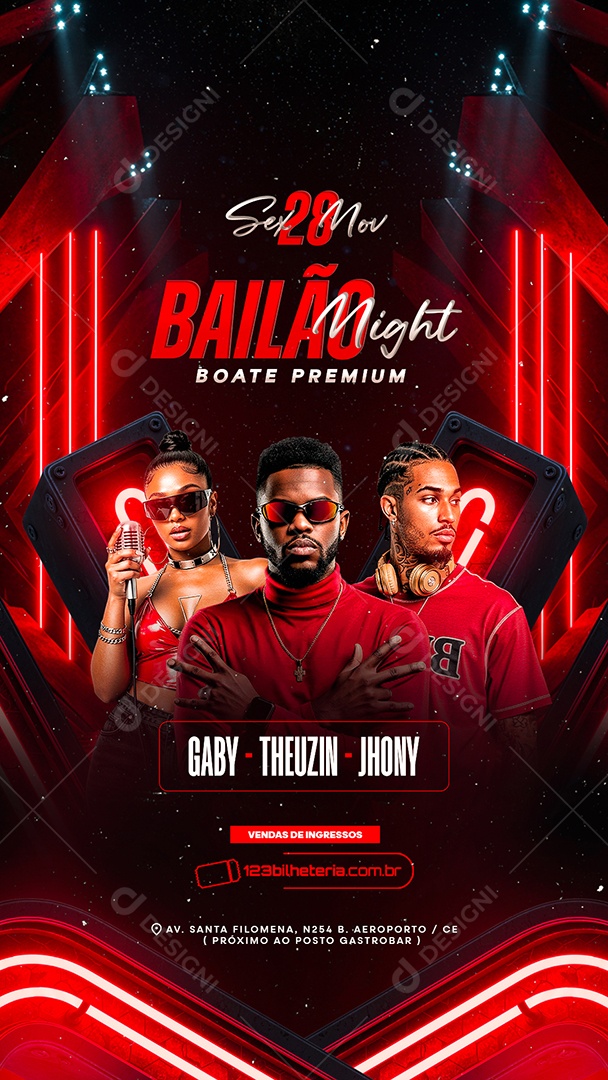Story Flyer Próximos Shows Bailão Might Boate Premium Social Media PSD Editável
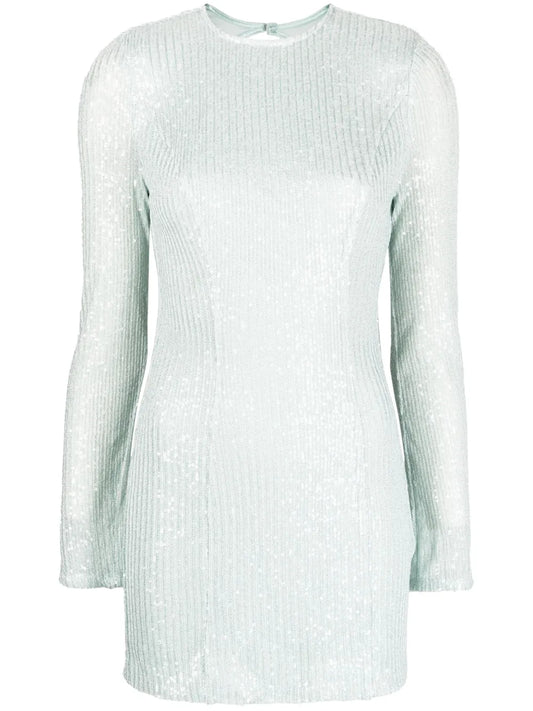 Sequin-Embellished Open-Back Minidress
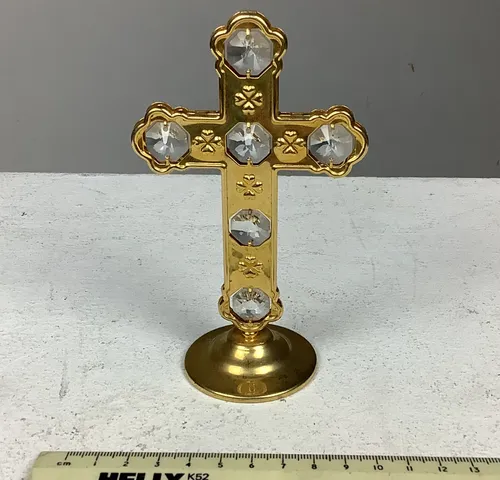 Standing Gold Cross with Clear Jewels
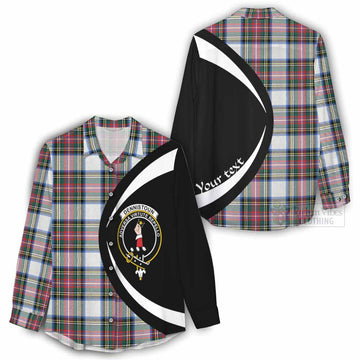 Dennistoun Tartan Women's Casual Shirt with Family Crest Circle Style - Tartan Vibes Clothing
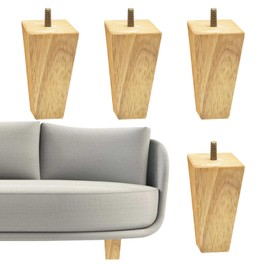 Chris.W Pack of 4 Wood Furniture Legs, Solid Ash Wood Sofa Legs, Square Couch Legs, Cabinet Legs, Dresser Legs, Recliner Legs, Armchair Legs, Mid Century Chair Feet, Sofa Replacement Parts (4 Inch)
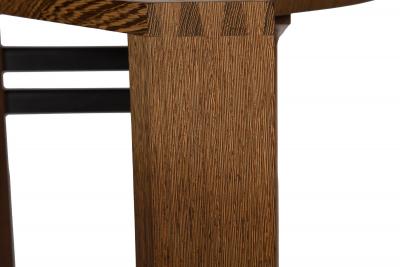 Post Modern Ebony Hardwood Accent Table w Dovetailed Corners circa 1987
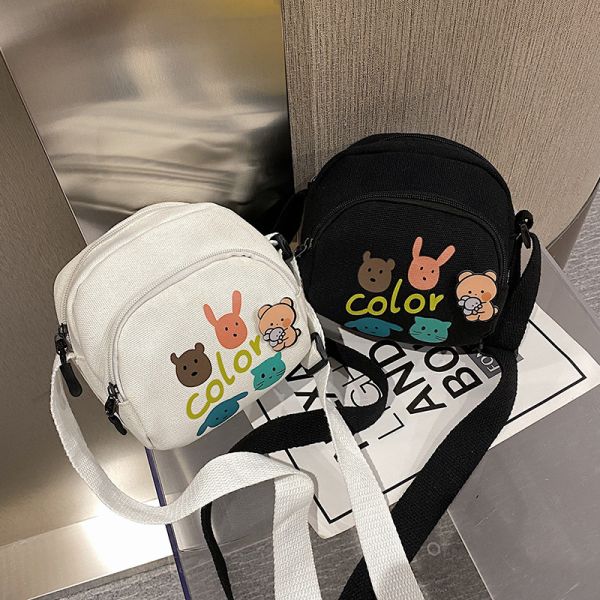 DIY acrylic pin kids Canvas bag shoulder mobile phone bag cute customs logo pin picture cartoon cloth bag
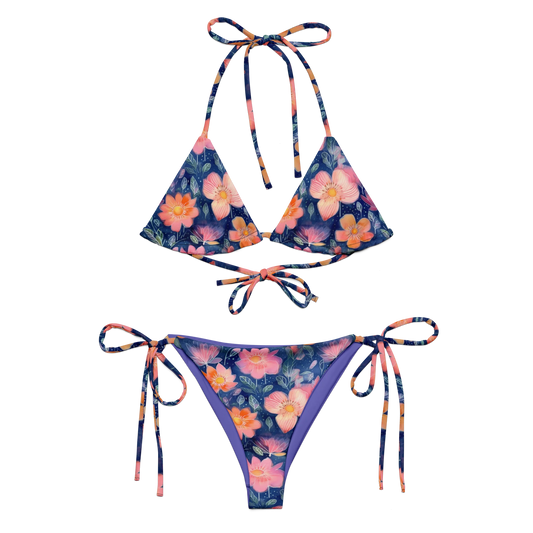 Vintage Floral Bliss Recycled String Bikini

▶ _Exercise_
Find the line holding "DIY acrylic pin" in the data above. Retype it and every later line exactly, through the end, but not the pictures.

▶ _Task solution_
 DIY acrylic pin kids Canvas bag shoulder mobile phone bag cute customs logo pin picture cartoon cloth bag
 Vintage Floral Bliss Recycled String Bikini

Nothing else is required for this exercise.